- _Text passage_
┏━━

So why the hype out of Hollywood?  Could these celebrities believe that
since they draw such astronomical salaries, they are entitled to also
determine the course of our Nation?  That they can make viable decisions
concerning war and peace?  Did Michael Moore have the backing of the !
Nation when he recently  thanked France, on our behalf, for being a "good
enough friend to tell us we were wrong?"  I know for certain he was not
speaking for me.  Does Sean Penn fancy himself a Diplomat, in going to Iraq
when we are just weeks away from war?  Does he believe that his High School
Diploma gives him the knowledge (and the right) to go to a country that is
controlled by a maniacal dictator, and speak on behalf of the American
people?  Or is it the fact that he pulls in more money per year than the
average American worker will see in a lifetime?  Does his bank account give
him clout?

The ultimate irony is that many of these celebrities have made a shambles of
their own lives, with drug abuse, alcoholism, numerous marriages and
divorces, scrapes with the law, publicized temper tantrums, etc.  How dare
they pretend to know what is best for an entire nation!  What is even more
bizarre is how many people in this country! will listen and accept their
views, simply because they liked them in a certain movie, or have fond
memories of an old television sitcom!

It is time for us, as citizens of the United States, to educate ourselves
about the world around us.  If future generations are going to enjoy the
freedoms that our forefathers bequeathed us, if they are ever to know peace
in their own country and their world, to live without fear of terrorism
striking in their own cities, we must assure that this nation remains
strong.  We must make certain that those who would destroy us are made aware
of the severe consequences that will befall them.

Yes, it is a wonderful dream to sit down with dictators and terrorists and
join hands, singing Cumbaya and talking of world peace.  But it is not real.
We did not stop Adolf Hitler from taking over the entire continent of Europe
by simply talking to him.  We sent our best and brightest! , with the
strength and determination that this Country is known for, and defeated the
Nazi regime.  President  John F. Kennedy did not stop the Soviet ships from
unloading their nuclear missiles in Cuba in 1962 with mere words.  He
stopped them with action, and threat of immediate war if the ships did not
turn around. We did not end the Cold War with conferences.  It ended with
the strong belief of President Ronald Reagan...

┗━━

- _Dataset content_
┏━━

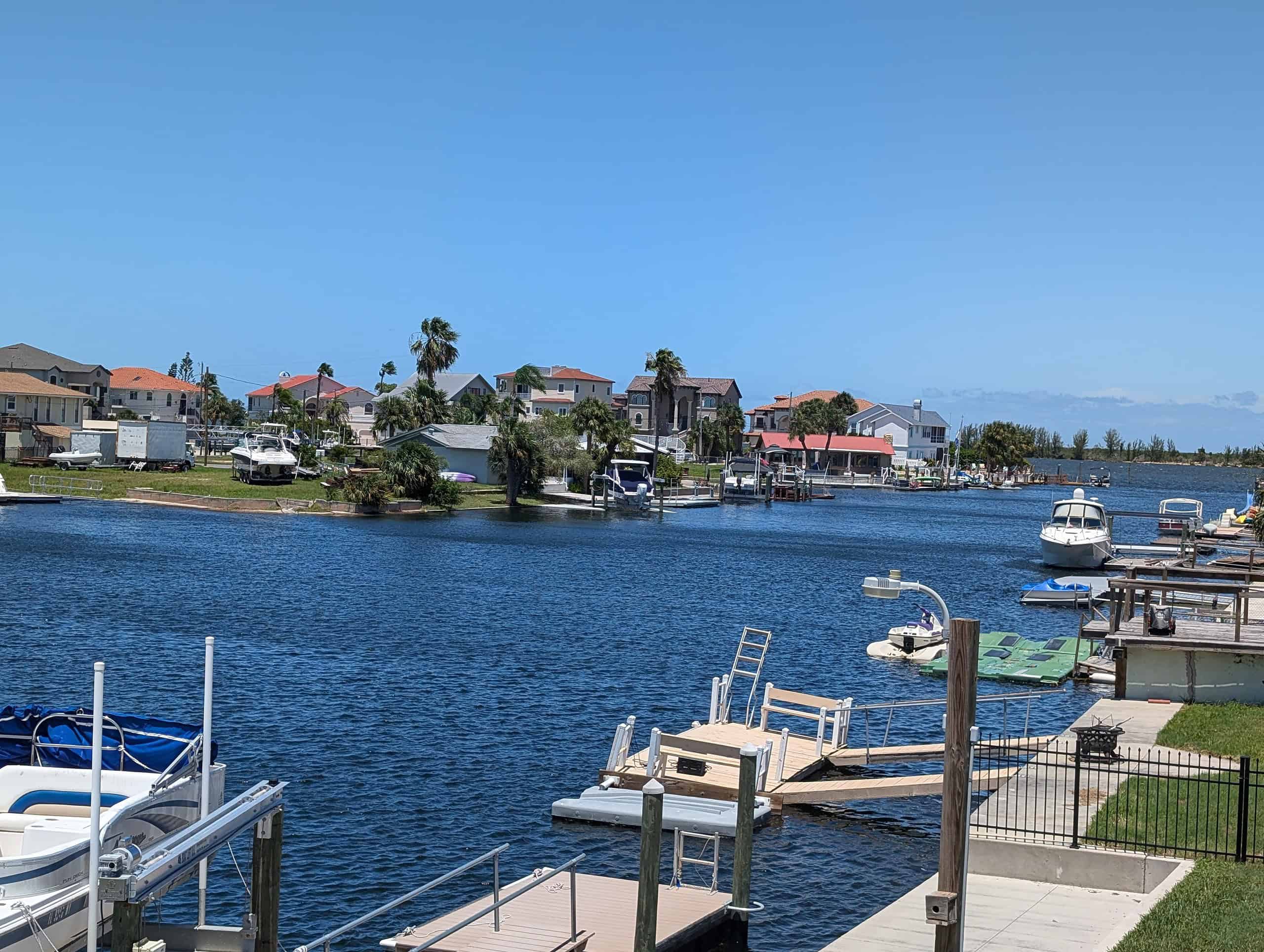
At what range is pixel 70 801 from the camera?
17.9 meters

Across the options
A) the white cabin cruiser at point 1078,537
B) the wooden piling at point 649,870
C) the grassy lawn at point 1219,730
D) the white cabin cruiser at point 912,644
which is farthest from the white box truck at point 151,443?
the wooden piling at point 649,870

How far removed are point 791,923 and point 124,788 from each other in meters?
9.72

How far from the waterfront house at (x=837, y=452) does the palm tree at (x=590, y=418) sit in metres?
64.8

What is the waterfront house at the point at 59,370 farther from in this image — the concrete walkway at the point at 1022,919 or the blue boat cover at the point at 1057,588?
the concrete walkway at the point at 1022,919

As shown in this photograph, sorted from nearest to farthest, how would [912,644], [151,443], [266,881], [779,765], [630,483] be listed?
[266,881] < [779,765] < [912,644] < [151,443] < [630,483]

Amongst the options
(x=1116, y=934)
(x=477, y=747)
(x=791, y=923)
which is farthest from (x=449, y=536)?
(x=1116, y=934)

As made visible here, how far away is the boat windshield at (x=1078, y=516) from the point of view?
78.6 m

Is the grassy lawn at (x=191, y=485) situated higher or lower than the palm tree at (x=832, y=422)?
lower

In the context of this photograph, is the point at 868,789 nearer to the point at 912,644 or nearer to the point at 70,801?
the point at 70,801

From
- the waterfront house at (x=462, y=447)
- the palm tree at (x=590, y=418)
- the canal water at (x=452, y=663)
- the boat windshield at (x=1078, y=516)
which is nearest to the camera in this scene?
the canal water at (x=452, y=663)

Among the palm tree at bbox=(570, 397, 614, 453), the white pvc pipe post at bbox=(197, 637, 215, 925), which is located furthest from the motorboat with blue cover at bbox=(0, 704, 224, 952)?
the palm tree at bbox=(570, 397, 614, 453)

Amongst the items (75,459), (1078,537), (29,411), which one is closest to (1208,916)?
(1078,537)

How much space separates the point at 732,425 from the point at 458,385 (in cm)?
3948

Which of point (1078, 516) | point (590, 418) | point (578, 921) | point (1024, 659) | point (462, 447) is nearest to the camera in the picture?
point (578, 921)
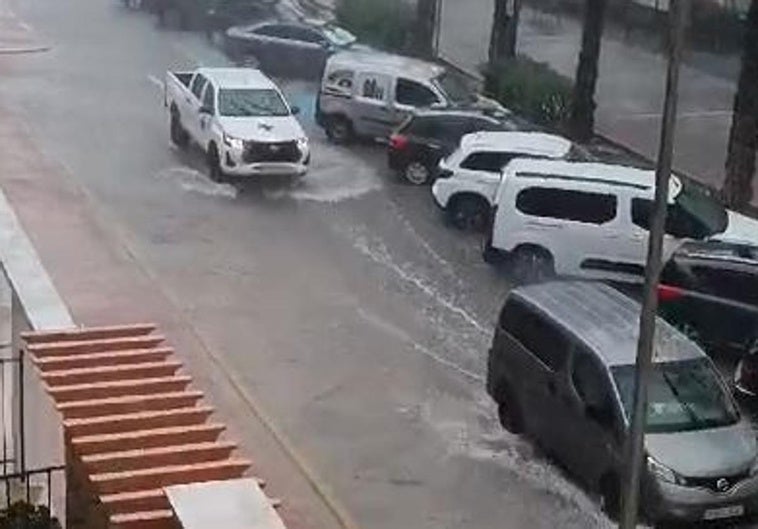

┗━━

- _Exercise aim_
In the passage, which country did Michael Moore thank on the nation's behalf? Please answer from the passage on Hollywood celebrities only, not from the data.

- _Written answer_
France